Here's a similar situation with FTO. A gorgeous head and shoulders in the making. But the pattern did not complete! You can see what happened next. That's why scoring a little more profit by seeing a completed pattern in your mind's eye is seldom worth it.


For our next example, here's HES. I've often pointed out how, once a trendline is broken, the price obediently stays beneath it, and maybe "kiss the underside" of the trendline. That's all well and good, but it doesn't mean a collapse is at hand. A price can stay beneath its trendline for a very long time and still make tons of money for the bulls.


My general feeling toward the index is simply that I don't know what the hell is going on. A terrible confession, eh? But these markets are bewildering these days. You're going to hear the same story from me - - we're pushing toward either a double top or to new highs. We're awfully close to one or the other.


$NDX is a skosh weaker. It could back off from the horizontal line I've drawn. Or not.


I was blown out of my precious $RUT puts. But that's what stops are for, right? I don't like the look of this index nearly as much as I used to.

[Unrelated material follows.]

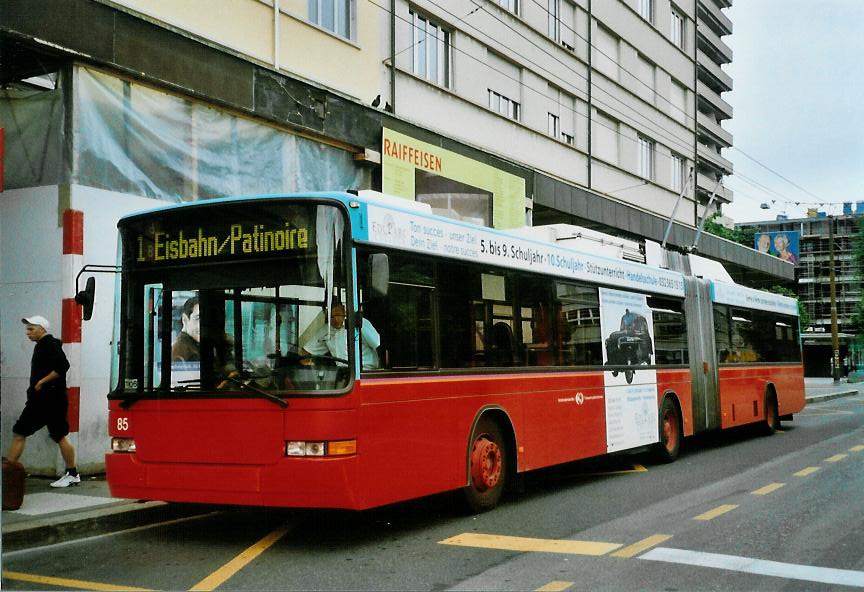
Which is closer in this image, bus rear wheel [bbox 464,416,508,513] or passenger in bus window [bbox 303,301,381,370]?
passenger in bus window [bbox 303,301,381,370]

Some indices - such as the $XMI, shown below - have wasted no time in going to new lifetime highs. Disturbing. The bulls are in their ninth month of totally owning this market.

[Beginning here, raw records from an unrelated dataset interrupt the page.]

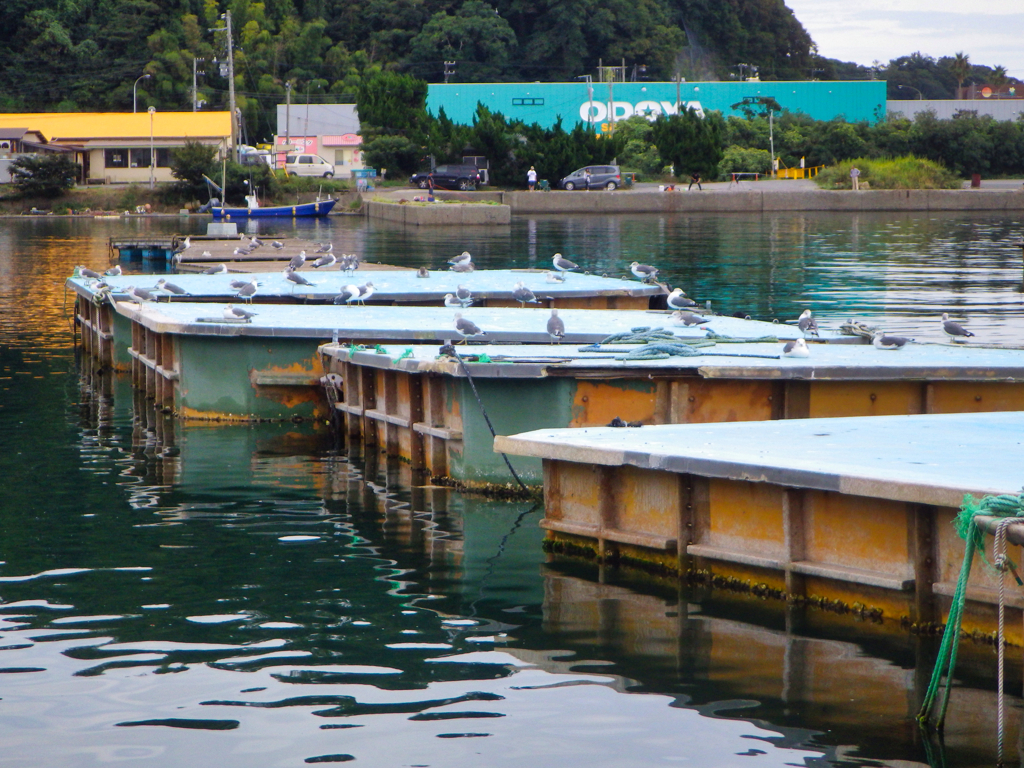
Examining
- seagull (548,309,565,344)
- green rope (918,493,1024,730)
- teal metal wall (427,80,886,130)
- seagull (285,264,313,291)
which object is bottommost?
green rope (918,493,1024,730)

Most of the strength these days is in really "old school" stuff. I'm talking about Steel.....Uranium......Copper........and, for God's sake, Railroads! This is no "new economy" play here. It's 19th/20th century stuff. Here's uranium company CCJ, for instance:


Goldman Sachs gave me at least a little relief. Even on a strong up day, it was weak.


Tech giant IBM, on which I also own puts, also was surprisingly weak.


I'm looking at MLM for a new short position.


I've been short MSTR for a couple of weeks, based on the failed breakout you see highlighted here. So far, so good.


MWP is in a tight range. It's going to break one way or the other soon. I have no position at this time on this one.


Someone mentioned last week the stock ONT. I felt strongly bullish on it based on the breakout and volume strength. It has moved up handsomely since then and looks better than ever.


SCHN (Schnitzer Steel - try saying that five times fast) has a hugely bullish pattern too.


SWN, mentioned here bullishly before, looks even better.


If you think oil stocks are going to weaken, XOM is a pretty-good looking short/put candidate.


As you can see from today's posting, it's more of a bullish/bearish mix. My frothing-at-the-mouth bearishness has become really attenuated by the market's action recently. It's disappointing. I shall continue to watch, wait, and hope.